Address correspondence to David Kindig, M.D., Ph.D., Professor Emeritus, Department of Population Health Sciences, University of Wisconsin Medical School, 760 WARF, 610 Walnut St., Madison, WI 53726-2397. Patricia Day is a Senior Research Fellow, Centre for the Analysis of Social Policy, Department of Social and Policy Sciences, the University of Bath, Bath, England. Daniel M. Fox is President, Milbank Memorial Fund, New York. Mark Gibson, M.D., is a Program Officer, Milbank Memorial Fund, New York. James Knickman, Ph.D., is Vice President for Research and Development, The Robert Wood Johnson Foundation, Princeton, NJ. Jonathan Lomas is Executive Director, Canadian Health Services Research Foundation, Ottawa, ON. Gregory Stoddart is Professor of Clinical Epidemiology and Biostatistics, McMaster University Health Science Centre, Hamilton, ON.

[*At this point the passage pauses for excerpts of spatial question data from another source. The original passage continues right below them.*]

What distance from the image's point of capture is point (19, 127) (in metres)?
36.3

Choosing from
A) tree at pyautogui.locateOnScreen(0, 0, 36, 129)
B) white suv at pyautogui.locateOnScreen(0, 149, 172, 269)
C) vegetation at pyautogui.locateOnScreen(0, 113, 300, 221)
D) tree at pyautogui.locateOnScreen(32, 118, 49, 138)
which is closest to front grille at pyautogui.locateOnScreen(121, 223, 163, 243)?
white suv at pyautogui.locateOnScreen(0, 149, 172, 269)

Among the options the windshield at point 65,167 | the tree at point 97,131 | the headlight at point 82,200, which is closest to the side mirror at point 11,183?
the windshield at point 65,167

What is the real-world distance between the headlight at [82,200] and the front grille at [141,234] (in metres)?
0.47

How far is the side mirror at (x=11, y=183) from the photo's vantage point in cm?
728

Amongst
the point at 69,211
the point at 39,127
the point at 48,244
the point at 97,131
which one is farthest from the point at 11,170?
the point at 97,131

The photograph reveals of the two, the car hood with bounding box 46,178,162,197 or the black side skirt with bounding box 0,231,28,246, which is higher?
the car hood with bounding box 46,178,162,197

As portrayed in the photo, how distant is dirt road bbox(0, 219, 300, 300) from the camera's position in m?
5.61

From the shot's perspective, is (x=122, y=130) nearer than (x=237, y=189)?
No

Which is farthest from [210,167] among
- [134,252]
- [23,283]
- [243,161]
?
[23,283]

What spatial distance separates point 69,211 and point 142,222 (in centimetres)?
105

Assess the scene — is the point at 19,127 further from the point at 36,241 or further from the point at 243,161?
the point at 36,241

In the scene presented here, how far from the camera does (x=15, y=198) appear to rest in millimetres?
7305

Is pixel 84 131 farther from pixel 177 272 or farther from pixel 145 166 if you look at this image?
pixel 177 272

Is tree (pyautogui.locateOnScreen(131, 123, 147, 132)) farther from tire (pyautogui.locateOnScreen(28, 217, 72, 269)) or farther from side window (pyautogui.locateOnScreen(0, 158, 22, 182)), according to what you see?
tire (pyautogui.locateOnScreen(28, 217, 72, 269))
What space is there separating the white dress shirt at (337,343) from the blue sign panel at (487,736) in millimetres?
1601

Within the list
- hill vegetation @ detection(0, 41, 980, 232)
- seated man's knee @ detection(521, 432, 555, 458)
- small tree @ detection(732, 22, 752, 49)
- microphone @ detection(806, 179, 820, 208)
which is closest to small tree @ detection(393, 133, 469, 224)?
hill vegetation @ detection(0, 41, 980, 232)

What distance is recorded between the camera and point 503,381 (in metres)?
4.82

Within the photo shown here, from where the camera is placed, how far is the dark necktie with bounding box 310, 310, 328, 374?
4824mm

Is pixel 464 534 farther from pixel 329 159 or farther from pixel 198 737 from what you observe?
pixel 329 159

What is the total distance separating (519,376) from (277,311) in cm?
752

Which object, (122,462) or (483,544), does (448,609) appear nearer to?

“How much, then, should go for medical care, and how much for other programs affecting health such as pollution control, fluoridation of water, accident prevention, and the like? There is no simple answer, partly because the question has rarely been explicitly asked.” Victor Fuchs wrote this sentence in his 1974 book Who Shall Live? (Fuchs 1974). In this same period, Michael Grossman published his seminal work on the health production function, which elucidated from one theoretical perspective how some determinants of health might interact to produce health outcomes (Grossman 1972). Twenty-five years later there is a growing scholarly and policy appreciation that producing health comes from much more than medical care, and that optimizing health outcomes requires a balanced investment strategy across all determinants (Evans and Stoddart 1990).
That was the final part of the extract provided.